=== What you will do ===
Reproduce the material below word for word, leaving out the pictures.
## BEGIN Task input
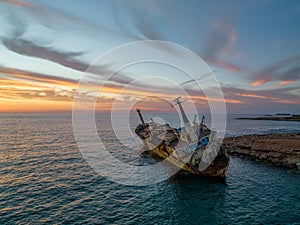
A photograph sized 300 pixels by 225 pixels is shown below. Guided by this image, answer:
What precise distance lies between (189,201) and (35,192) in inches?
699

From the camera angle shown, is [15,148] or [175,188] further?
[15,148]

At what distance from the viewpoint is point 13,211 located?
60.4 ft

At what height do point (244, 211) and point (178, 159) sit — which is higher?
point (178, 159)

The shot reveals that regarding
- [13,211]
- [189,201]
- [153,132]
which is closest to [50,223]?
[13,211]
## END Task input
=== Written reply ===
A photograph sized 300 pixels by 225 pixels is shown below. Guided by this image, answer:
What precise distance lies between (189,201) and (35,192) in inches?
699

From the camera angle shown, is [15,148] or [175,188] further?
[15,148]

At what distance from the viewpoint is point 13,211 located?
60.4 ft

At what height do point (244, 211) and point (178, 159) sit — which is higher?
point (178, 159)

The shot reveals that regarding
- [13,211]
- [189,201]
- [153,132]
which is closest to [50,223]?
[13,211]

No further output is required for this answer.